*** Selected text

Sir Roger formulates a plan that with the captured ship, he can take the entire village to France to win the war, and then liberate the Holy Land. The townspeople, with all of their belongings, board the ship at the baron's instruction, and prepare to take off. The people of Ansby are mystified at the advanced technology aboard the ship, which they come to call the Crusader. Being unable to pilot the Crusader Sir Roger directs the surly Branithar to pilot them to France. Instead, the alien wrecks the baron's plan by throwing the Crusader into autopilot on course to Tharixan, another Wersgor colony.
For parading the livestock in:
And so we departed.
Stranger even than the ship and its advent was that embarkation. There the thing towered, like a steel cliff forged by a wizard for a hideous use. On the other side of the common huddled little Ansby, thatched cots and rutted streets, fields green beneath our wan English sky. The very castle, once so dominant in the scene, looked shrunken and gray.

******

To do.
1. Copy from the Sir Roger passage, word for word, the span starting with "Stranger even than" and going on through "shrunken and gray.".
2. Proceed with the Sir Roger passage, picking up right after its final sentence.

*** Provided data

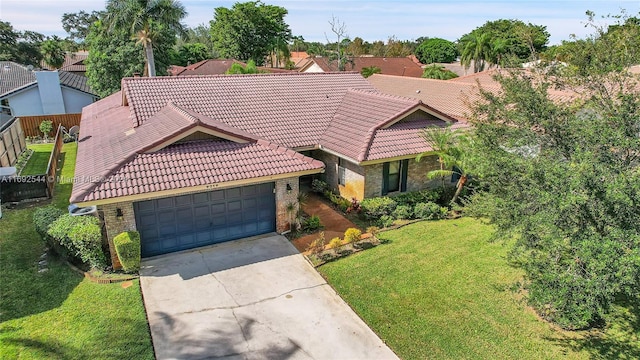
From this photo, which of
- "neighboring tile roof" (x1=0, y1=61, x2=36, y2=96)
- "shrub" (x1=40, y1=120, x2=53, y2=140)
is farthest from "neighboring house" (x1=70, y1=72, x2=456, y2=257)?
"neighboring tile roof" (x1=0, y1=61, x2=36, y2=96)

******

Per-task answers.
1.
Stranger even than the ship and its advent was that embarkation. There the thing towered, like a steel cliff forged by a wizard for a hideous use. On the other side of the common huddled little Ansby, thatched cots and rutted streets, fields green beneath our wan English sky. The very castle, once so dominant in the scene, looked shrunken and gray.

2.
But up the ramps we had let down from many levels, into the gleaming pillar, thronged our homely, red-faced, sweating, laughing people. Here John Hamewaid roared along with his bow across one shoulder and a tavern wench giggling on the other. There a yeoman armed with a rusty ax that might have been swung at Hastings, clad in patched wadmal, preceded a scolding wifeburdened with their bedding and cooking pot, and half a dozen children clinging to her skirts. Here a crossbowman tried to make a stubborn mule climb the gangway, his oaths laying many years in Purgatory to his account. There a lad chased a pig which had gotten loose. Here a richly clad knight jested with a fine lady who bore a hooded falcon on her wrist. There a priest told his beads as he went doubtfully into the iron maw. Here a cow lowed, there a sheep bleated, here a goat shook its horns, there a hen cackled. All told, some two thousand souls went aboard.
For fires built in the hold:
He found them in the afterhold, cooking their supper. The air remained sweet in spite of all the fires we lit; Branithar told me the ship embodied a system for renewing the vital spirits of the atmosphere. I found it somewhat unnerving always to have the walls luminous and not know day from night. But the common soldiers sat around, hoisting ale crocks, bragging, dicing, cracking fleas, a wild, godless crew who nonetheless cheered their lord with real affection.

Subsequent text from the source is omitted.